Por Miguel Ângelo Flach, professor e doutorando em Filosofia pela USP
O governo Bolsonaro cria instabilidades contra si que, sim, estão sendo retroalimentadas pela maior parte da mídia, mas que, a grosso modo, também o foram em governos anteriores. O problema é que a estratégia de retórica agressiva, ainda que se alegue de "contra-ataque", tem polarizado o Brasil a tal ponto que se você não é bolsonarista ou "de direita", é "de esquerda", lulista e tal. Identifiquemos os caracteres mais comuns aos lados que compõem este cenário, desde o impeachment de Dilma Rousseff, em 2016. Para a reflexão proposta ao final, isto será o suficiente.
Enquanto a maioria da militância lulista se aproximava mais de organizações de base e sindicais de classe, alguns agentes públicos, escolhidos ao menos indiretamente por ela, flertavam mais com a elite econômica que depois os derrubou... Desde então, o lulista anseia pelo reconhecimento de que a deposição de Dilma resultou apenas de pilhagem midiática que encontrou eco no parlamento e no ativismo judicial que, segundo eles, também levou Lula para a prisão, em 2018, intencionalmente para não participar das eleições. Enquanto anseia, ao menos, por algo que para ele seria justiça histórica, o lulismo não está morto, mas a esquerda está dispersa e fragmentada. Desde a prisão de Lula e a derrota nas eleições, ela e o lulismo icônico não conseguem fazer-se ouvir no âmbito do debate público sobre problemas persistentes como o fraco crescimento econômico, o alto desemprego etc.. Então, tem se voltado à temas muito relevantes – como o aquecimento global, a proteção da Amazônia, o racismo, os gêneros e suas relações, os indígenas etc. –, mas, com poucos reflexos práticos na vida imediata e local da maioria das pessoas.
O silêncio do senso crítico sobre os impactos reais de quaisquer ideias pode ser um sintoma de alienação
Em Bolsonaro, a Esquerda encontrou a personificação de sua antítese e eis que temos o populismo de direita.

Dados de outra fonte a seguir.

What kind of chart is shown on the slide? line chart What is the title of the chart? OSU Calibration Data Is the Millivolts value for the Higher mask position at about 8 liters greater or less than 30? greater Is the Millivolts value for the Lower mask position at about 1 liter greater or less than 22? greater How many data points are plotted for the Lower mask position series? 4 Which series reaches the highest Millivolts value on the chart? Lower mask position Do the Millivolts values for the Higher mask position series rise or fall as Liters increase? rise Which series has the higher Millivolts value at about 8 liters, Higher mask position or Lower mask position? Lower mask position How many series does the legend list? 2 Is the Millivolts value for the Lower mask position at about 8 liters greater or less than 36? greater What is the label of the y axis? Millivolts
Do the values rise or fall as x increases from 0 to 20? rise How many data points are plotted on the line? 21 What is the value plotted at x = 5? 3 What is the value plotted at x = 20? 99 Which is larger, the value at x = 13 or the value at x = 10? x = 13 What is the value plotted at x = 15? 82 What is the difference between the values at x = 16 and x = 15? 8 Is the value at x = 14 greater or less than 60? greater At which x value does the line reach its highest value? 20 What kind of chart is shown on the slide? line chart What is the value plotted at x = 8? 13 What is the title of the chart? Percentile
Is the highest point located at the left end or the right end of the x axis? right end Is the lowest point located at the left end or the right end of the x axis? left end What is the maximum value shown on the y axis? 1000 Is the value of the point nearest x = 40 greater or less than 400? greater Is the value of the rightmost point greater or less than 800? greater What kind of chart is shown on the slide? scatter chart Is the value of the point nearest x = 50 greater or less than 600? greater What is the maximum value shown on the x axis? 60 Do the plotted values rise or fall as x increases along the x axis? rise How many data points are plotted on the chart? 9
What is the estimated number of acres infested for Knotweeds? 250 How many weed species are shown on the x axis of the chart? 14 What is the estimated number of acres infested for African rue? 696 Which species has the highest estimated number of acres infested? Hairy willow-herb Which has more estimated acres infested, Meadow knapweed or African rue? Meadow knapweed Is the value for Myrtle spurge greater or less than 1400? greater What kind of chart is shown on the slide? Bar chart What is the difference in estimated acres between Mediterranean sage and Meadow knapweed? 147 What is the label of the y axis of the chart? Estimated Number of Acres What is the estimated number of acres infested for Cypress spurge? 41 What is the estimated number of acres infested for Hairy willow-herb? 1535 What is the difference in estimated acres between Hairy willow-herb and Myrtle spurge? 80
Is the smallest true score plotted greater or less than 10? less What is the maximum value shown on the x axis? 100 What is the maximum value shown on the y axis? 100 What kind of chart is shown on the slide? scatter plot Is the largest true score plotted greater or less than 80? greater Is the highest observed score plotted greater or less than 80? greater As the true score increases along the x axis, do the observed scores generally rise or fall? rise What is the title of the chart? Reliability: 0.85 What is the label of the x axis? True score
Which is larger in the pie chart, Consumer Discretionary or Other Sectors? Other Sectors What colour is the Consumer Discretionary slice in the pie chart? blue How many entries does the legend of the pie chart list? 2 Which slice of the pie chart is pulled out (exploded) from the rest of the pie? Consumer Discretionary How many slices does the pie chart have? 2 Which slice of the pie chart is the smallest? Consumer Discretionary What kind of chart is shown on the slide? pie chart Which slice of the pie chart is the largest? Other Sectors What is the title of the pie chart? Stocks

Em geral, o bolsonarista percebe-se em meio a uma crise de valores que se distanciam mais e mais dos aspectos que ele considera mais importantes na ética cristã, mas, principalmente, quer reação – e exemplar, à sua maneira – contra a corrupção no Estado, as violências, a morosidade da justiça que ele anseia, assim como a defesa da família tradicional. Quer o bolsonarista que as leis sejam mais rigorosas, e isto é sim salutar, mas, se fala "bandido bom é bandido morto", acaba por defender, contraditoriamente, a violação que condena: transgredir o direito do outro que nos torna universalmente iguais a ele – a vida. Na esperança de que se consolide a superação da crise econômica, ele confia no discurso neoliberal de Paulo Guedes, mas, na maioria das vezes, não tem clareza se as consequências práticas de tal discurso beneficiarão mais o Brasil ou qual parte dele. Conservadores, sobre as novas gerações, consideram que se deve criticar menos, não se "vitimizar" e fazer mais, e que no passado formaram-se homens e mulheres fortes porque tiveram que superar mais adversidades. Nesta direção, o estereótipo militar em geral lhes acalma a insegurança com a ordem social que, julgam, precisa ser disciplinada.
Rótulos "istas" são inflamados em pregações para convertidos de ambos os lados. Mas, em algum momento, teremos que ir além do olhar maniqueísta de um em relação ao outro. Ofensas com misoginia, gestos "banana", homofobia, transfobia e racismo – que, aliás, são crimes –, revelam mais de quem profere do que do outro.
Pode indicar boa consciência política defender ideias "de direita", "de esquerda". Porém, o silêncio do senso crítico sobre os impactos reais de quaisquer ideias, se não é apenas preferência por observar mais tempo para rompê-lo, pode ser um sintoma de alienação, ou ainda, esconder interesses obscuros, no caso de instituições. Não há argumento econômico-político não ideológico e, para a qualificação do debate, quanto menos argumento de autoridade e mais autoridade ao argumento, melhor. Se o contexto se mostrar mais claramente como de guerra cultural, ela não poderá ser ignorada sem enfrentamento se valores humanitaristas forem alijados, mas, se se restringir a algo como um "nós" (governo) contra "eles" ("mídia"), ainda que involuntário, pode simplesmente ser um artifício de desvio da atenção para atos do Legislativo e do Executivo. A despeito do que afeta o Estado, a sociedade, a comunidade, a classe e ou subgrupo que nos inclui, sintamo-nos comprometidos mais é com a lucidez, o discernimento.